29
Oct

Agency concludes month with prayer dinner to raise money for school-based counseling program, includes bullying prevention

 

More than one out of every five students report being bullied nationally, and schools in Middle Tennessee are not immune to this statistic. Through its school-based counseling program, Mercy Community Healthcare counselors work with students in 21 schools in Williamson and Marshall counties, many of whom are dealing with some form of bullying.

Founded by PACER’s National Bullying Prevention Center, October is National Bullying Prevention Month. Mercy is participating in this nationwide call to action to unite communities, raise awareness, provide education and inspire action in response to bullying behavior by directing the proceeds of its second-annual Fall Prayer Dinner to its school-based counseling program, which will be held November 9.

“Our counselors are in these schools, so they can assist teachers and administrators in dealing with issues children face, including the ramifications of bullying,” said Marcy Webb, Director of Therapeutic School Counseling for Mercy. “More specifically, they are able to talk with students about bullying in not only a reactive but proactive manner.”

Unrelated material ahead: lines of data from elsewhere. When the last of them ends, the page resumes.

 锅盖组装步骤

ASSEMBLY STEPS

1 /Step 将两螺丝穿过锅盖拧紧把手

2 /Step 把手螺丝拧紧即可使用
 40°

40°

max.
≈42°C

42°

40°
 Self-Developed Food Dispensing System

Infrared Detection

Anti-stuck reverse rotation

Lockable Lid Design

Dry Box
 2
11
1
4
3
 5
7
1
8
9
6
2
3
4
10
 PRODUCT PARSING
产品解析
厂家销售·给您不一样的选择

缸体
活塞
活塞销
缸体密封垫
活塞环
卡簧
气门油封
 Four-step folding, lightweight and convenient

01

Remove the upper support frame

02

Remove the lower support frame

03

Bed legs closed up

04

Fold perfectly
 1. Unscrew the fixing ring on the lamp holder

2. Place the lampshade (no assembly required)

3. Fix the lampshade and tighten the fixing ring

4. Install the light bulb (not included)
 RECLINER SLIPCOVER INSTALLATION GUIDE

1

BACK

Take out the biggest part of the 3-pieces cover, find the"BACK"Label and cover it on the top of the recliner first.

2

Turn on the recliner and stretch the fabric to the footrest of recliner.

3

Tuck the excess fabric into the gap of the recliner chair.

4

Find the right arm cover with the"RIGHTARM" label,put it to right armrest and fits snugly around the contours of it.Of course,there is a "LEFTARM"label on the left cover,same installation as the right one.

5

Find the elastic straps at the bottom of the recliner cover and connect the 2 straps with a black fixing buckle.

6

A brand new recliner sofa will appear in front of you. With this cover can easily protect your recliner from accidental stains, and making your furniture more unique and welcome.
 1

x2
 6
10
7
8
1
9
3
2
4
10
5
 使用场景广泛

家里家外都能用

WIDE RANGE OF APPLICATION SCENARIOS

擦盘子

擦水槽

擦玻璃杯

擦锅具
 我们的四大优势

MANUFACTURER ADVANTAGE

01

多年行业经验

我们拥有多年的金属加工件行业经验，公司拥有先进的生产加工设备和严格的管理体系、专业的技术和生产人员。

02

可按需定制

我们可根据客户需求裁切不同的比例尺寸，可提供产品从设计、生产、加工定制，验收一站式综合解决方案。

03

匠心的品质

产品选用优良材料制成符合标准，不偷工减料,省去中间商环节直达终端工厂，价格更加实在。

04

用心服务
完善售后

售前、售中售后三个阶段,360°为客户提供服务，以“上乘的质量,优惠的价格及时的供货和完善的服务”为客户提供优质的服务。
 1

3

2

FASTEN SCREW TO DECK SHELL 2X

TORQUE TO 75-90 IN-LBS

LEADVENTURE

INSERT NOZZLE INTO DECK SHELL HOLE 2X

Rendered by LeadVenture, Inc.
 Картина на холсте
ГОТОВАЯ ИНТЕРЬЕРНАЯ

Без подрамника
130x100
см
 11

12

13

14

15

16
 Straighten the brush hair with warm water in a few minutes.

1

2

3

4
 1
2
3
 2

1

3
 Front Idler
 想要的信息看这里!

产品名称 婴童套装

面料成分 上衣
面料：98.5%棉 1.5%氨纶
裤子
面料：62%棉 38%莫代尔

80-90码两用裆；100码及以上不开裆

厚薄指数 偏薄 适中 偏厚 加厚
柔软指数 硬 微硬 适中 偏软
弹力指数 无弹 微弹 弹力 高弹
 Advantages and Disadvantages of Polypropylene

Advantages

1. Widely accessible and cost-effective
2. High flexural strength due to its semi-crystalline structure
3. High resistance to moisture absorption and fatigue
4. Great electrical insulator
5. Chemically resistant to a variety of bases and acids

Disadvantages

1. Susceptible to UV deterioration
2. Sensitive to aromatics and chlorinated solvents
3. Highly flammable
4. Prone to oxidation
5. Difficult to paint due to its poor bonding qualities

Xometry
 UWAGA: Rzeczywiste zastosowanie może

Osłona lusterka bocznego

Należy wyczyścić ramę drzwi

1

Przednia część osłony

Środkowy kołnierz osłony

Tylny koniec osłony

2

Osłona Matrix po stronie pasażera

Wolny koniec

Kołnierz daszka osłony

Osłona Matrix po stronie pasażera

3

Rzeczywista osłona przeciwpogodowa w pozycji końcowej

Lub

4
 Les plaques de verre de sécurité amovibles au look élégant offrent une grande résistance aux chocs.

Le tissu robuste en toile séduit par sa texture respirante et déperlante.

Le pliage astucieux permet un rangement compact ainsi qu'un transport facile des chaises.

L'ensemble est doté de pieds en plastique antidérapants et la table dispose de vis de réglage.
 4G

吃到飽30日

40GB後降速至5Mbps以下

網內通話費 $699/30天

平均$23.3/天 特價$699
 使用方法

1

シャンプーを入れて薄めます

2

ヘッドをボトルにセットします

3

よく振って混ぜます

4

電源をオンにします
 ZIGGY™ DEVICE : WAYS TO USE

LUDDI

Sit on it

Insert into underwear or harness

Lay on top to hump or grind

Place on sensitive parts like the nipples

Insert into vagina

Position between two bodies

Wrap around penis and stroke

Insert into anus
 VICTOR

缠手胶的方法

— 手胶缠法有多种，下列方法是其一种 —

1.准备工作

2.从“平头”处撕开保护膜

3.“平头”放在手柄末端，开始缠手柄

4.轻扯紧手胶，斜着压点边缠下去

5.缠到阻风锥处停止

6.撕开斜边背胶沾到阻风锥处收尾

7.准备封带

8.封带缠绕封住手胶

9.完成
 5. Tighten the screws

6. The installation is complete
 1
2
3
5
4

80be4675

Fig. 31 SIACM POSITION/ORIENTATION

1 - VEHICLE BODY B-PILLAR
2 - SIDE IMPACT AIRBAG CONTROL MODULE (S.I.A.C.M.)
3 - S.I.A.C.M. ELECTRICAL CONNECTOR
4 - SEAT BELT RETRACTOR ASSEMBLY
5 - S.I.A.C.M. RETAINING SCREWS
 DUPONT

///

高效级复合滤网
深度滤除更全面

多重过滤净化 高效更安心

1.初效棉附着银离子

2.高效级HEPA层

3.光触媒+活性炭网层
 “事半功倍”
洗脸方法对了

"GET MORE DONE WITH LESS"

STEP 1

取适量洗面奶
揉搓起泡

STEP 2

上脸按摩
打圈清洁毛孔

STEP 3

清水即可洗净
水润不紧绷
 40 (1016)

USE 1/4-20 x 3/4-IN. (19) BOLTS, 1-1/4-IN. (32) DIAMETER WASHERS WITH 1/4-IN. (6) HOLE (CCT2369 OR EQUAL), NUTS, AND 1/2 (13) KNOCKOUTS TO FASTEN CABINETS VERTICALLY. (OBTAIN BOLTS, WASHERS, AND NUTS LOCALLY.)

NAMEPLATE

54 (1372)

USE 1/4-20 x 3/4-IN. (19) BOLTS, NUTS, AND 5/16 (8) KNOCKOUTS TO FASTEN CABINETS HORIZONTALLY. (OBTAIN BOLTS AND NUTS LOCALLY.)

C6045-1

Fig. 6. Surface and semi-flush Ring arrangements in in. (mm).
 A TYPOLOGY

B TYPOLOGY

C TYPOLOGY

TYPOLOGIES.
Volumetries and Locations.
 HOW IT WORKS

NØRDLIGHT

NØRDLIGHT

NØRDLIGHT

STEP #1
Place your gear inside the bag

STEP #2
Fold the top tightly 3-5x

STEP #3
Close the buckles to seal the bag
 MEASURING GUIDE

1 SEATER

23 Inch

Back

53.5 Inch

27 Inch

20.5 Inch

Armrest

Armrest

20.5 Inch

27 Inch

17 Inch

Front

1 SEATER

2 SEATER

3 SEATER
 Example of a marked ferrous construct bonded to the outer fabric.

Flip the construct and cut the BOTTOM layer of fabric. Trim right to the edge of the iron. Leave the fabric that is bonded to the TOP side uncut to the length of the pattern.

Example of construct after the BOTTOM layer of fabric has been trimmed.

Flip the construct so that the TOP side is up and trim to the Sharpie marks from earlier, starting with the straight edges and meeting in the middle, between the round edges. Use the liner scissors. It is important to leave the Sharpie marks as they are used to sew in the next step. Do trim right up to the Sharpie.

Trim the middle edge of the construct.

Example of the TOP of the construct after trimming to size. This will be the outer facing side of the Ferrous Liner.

“Bullying is a terrible thing, but it’s a blessing that we are able to meet the needs of the students in our community the way that we are, and that we’re able to be there for them and be a support.”

How You Can Join Mercy and Help Prevent Bullying

  • Purchase tickets to Mercy’s Fall Prayer Dinner, which will be held on Friday, Nov. 9, 2018 from 5:30 to 8:30 p.m. at St. Philip Catholic Church at 113 Second Avenue S. in downtown Franklin. Dr. Sharon Moore-Caldwell will serve as the emcee, and Williamson County Schools Executive Director of Secondary Schools Dr. Juli Oyer will be the featured speaker. Tickets are $100 per person and are available org/PrayerDinner.
  • Sign the online petition at org/bullying/pledge, and in doing so, make the commitment to support others who have been hurt or harmed, treat others with kindness, be more accepting of people’s differences, and help include those who are left out.
  • Talk with your children about treating others with respect as well as what to do if they are bullied.
  • Speak with education and public policy leaders about their roles in bullying prevention.
  • Share information about the issue through social media using the hashtag #ChooseKindness.

About Mercy Community Healthcare
Mercy Community Healthcare was founded in 1999 as Mercy Children’s Clinic, with a mission to reflect the love and compassion of Jesus Christ by providing excellent healthcare to ALL and support to their families. The non-profit clinic added mental health and social services to its integrated care program in 2006, and expanded to a new facility at Williamson Square on Murfreesboro Road in 2009. Mercy was awarded a grant from the United States Department of Health and Human Services designating it as a Federally Qualified Health Center in June 2012, and in 2013, Mercy merged with Grace Medical Clinic and opened the Richard Anderson Adult Center.

As a result of this additional area of focus, Mercy Children’s Clinic transitioned to Mercy Community Healthcare. With its new name, Mercy Community Healthcare seeks to reflect its mission of providing quality, experienced care to everyone – adults, children, insured and uninsured, throughout Middle Tennessee.